Beantworte anhand des Textauszugs über das Handballspiel gegen Saporoschje die folgenden Fragen:
1. Wie alt ist Vranjes?
2. Auf welcher Position spielt Michael Knudsen?
3. Mit welchem Spielstand lagen die Gäste zur Pause vorn?

▶ **Textauszug**:

————————

Im Vorfeld des Viertelfinal-Rückspiels hatte der Trainer bei seiner Mannschaft mehrfach "Respekt vor dem Gegner und den Zuschauern" eingefordert. "Doch davon war heute nichts zu sehen", meinte in verärgerter Vranjes. Der SG-Coach suchte die Schuld für den indiskutablen Auftritt gegen den Tabellenzweiten aus der Ukraine aber nicht nur bei seinen Spielern, sondern auch bei sich selbst. "Es war mein Fehler, dass es so gelaufen ist", sagte der 38-Jährige. Er hatte nach den Strapazen der vergangenen Wochen Kräfte schonen wollen bei seinen am stärksten belasteten Akteuren. Doch die Rotation im Team war nach hinten los gegangen. "Es läuft nicht zu 100 Prozent, wenn einige andere mehr spielen. Das Spiel heute war eine weitere Bestätigung für diese These", betonte der Schwede.

In der Tat war die SG im Vergleich zum letzten Auftritt in der Handball-Bundesliga beim TuS N-Lübbecke  nicht wieder zu erkennen. Keine Aggressivität und Beweglichkeit in der Abwehr, keine Struktur und unkonzentrierte Würfe im Angriff. "Wir haben geglaubt, das Ding mit 70 Prozent gewinnen zu können. Wir hatten keine Einstellung zum Gegner, keine Ausstrahlung", meinte Kreisläufer Michael Knudsen selbstkritisch. "Das darf nicht sein."

Dabei war schnell klar geworden, dass Saporoschje nicht nach Flensburg gekommen war, um sich aus der Campushalle schießen zu lassen. Die Ukrainer hatten ihre Lehren aus der Hinspielniederlage gezogen, die Abwehr umgebaut und viel aggressiver gedeckt. So gingen die Gäste bereits in der ersten Hälfte mehrfach in Führung, lagen mit 9:7 (17.), 15:13 (29.) und zur Pause mit 16:15 vorn. Im zweiten Durchgang gab Motor die Führung nicht mehr aus der Hand, schien beim 26:20 (46.) sogar auf dem Weg zu einer Sensation. In den nächsten zehn Minuten rissen sich die Flensburger zusammen, verkürzten auf 27:28 (56.), stellten danach das Handballspielen aber wieder ein.

————————

▶ **Bereitgestellte Daten**:
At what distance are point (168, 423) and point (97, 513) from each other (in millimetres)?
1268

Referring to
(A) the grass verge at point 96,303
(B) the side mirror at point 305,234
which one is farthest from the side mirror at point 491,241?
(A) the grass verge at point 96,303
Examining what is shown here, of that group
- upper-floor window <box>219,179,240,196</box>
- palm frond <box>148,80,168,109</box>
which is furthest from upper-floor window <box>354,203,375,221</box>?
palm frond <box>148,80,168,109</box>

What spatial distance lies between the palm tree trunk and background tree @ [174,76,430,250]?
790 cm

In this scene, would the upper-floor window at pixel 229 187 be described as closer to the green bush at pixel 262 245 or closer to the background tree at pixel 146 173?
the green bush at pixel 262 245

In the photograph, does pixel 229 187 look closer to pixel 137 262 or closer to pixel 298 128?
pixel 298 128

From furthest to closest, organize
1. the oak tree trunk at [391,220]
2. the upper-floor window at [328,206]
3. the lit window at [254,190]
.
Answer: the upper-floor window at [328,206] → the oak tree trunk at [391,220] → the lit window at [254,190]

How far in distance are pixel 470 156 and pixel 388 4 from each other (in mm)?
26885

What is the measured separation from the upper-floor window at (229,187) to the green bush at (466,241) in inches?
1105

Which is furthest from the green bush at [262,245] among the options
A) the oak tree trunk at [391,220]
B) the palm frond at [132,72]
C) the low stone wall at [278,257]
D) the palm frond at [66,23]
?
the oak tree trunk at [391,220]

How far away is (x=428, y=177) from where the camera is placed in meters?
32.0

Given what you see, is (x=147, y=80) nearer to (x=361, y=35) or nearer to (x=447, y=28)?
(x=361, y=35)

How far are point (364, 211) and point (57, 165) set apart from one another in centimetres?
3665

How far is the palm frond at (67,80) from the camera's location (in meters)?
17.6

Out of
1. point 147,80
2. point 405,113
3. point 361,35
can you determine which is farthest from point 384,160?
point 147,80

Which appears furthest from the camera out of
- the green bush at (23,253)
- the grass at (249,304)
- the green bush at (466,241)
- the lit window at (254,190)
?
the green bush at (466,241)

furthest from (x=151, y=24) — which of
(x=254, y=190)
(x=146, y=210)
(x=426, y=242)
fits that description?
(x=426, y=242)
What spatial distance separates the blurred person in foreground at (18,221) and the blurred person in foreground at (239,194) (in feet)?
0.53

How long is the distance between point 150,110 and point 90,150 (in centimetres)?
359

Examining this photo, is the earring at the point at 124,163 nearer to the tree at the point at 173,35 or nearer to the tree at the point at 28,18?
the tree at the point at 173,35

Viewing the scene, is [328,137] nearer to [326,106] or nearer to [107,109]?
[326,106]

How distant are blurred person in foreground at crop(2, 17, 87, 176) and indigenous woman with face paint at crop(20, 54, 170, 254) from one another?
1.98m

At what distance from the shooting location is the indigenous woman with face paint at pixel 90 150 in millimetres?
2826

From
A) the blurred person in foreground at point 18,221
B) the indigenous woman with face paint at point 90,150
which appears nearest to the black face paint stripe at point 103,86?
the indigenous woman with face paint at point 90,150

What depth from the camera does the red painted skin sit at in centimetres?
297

————————

▶ **Ergebnis**:
1. Vranjes ist 38 Jahre alt.
2. Michael Knudsen spielt als Kreisläufer.
3. Die Gäste lagen zur Pause mit 16:15 vorn.